▸ Directive 1
Rewrite the stored data entries as a numbered list, leaving out blank lines. Cover only the part that opens with the line containing "At what distance are" and closes with the line containing "Which of [1248,806], [1179,706]", both lines included.

▸ Extracted text
Like before, the model maintains ratings for every team based on how they’ve performed and who they’ve played, adjusting for the quality of the opposition and home-court advantage. These ratings are converted into win probabilities for each game, and the rest of the season is simulated thousands of times to project standings and championship odds.

But instead of a rating based on rolling efficiency ratings, I now track two versions of Elo for every team — one tuned for the regular season and another for the playoffs.

The regular-season Elo evolves primarily based on regular-season games. It’s designed to reflect teams’ day-to-day form — the things that fluctuate across an 82-game grind, with all the scheduling, injuries and random swings that come with it. These ratings react a bit more quickly to new information, giving extra weight to recent games while still accounting for margin of victory and opponent strength.

The playoff Elo, meanwhile, updates more heavily from postseason games and moves more slowly during the regular season. This track captures a longer-term view of team quality — the kind that tends to matter in May and June, when rotations tighten and effort levels spike. It places more emphasis on playoff performance and continuity, rewarding teams that have proven themselves under postseason conditions.

The two systems also interact. Regular-season results slightly influence playoff ratings (and vice versa), so that each track informs the other without hurting their different purposes. Over time, this helps the model distinguish between teams that are built to thrive in the regular season versus those that are better suited for playoff basketball.

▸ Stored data
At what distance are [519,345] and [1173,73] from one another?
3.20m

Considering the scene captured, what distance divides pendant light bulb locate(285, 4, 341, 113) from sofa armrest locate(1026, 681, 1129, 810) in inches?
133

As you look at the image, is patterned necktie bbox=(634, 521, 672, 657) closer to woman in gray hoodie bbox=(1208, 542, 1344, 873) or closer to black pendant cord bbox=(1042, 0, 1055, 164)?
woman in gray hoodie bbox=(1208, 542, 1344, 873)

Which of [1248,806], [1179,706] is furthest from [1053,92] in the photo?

==

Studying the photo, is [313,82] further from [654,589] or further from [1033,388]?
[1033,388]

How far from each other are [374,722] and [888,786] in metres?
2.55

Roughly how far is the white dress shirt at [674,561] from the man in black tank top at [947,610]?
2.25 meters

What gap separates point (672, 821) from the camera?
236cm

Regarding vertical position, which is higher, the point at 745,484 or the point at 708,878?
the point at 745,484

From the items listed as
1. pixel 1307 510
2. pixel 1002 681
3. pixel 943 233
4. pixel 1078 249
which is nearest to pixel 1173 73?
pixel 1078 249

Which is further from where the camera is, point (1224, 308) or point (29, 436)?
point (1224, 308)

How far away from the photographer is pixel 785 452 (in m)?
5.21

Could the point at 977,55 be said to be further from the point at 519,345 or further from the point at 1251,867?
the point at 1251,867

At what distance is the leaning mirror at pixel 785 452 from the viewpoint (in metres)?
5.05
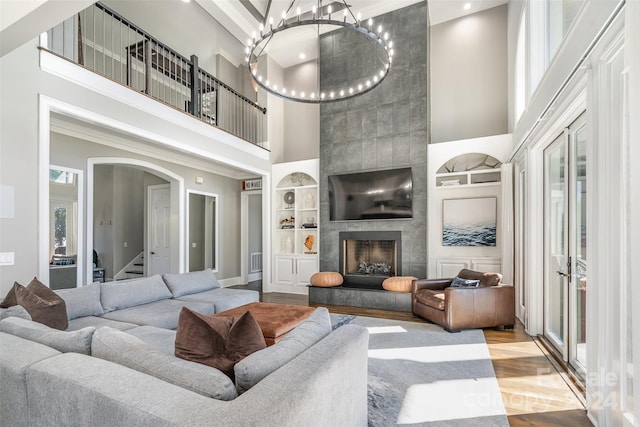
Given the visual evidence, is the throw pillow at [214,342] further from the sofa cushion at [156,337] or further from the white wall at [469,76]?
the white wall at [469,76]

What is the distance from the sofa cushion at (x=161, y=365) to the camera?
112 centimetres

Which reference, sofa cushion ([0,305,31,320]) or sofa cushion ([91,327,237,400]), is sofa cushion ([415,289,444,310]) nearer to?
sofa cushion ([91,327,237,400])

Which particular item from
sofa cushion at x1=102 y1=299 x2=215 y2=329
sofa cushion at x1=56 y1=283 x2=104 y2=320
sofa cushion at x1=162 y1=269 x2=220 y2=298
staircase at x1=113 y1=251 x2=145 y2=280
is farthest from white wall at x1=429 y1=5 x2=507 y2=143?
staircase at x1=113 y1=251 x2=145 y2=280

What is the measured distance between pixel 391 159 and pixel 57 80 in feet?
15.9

▸ Directive 2
In the passage about the basketball rating model, what does the playoff Elo place more emphasis on?

▸ Task output 1
1. At what distance are [519,345] and [1173,73] from one another?
2. 3.20m
3. Considering the scene captured, what distance divides pendant light bulb locate(285, 4, 341, 113) from sofa armrest locate(1026, 681, 1129, 810) in inches?
4. 133
5. As you look at the image, is patterned necktie bbox=(634, 521, 672, 657) closer to woman in gray hoodie bbox=(1208, 542, 1344, 873) or closer to black pendant cord bbox=(1042, 0, 1055, 164)?
6. woman in gray hoodie bbox=(1208, 542, 1344, 873)
7. Which of [1248,806], [1179,706] is furthest from [1053,92] in the photo?

▸ Task output 2
Playoff performance and continuity.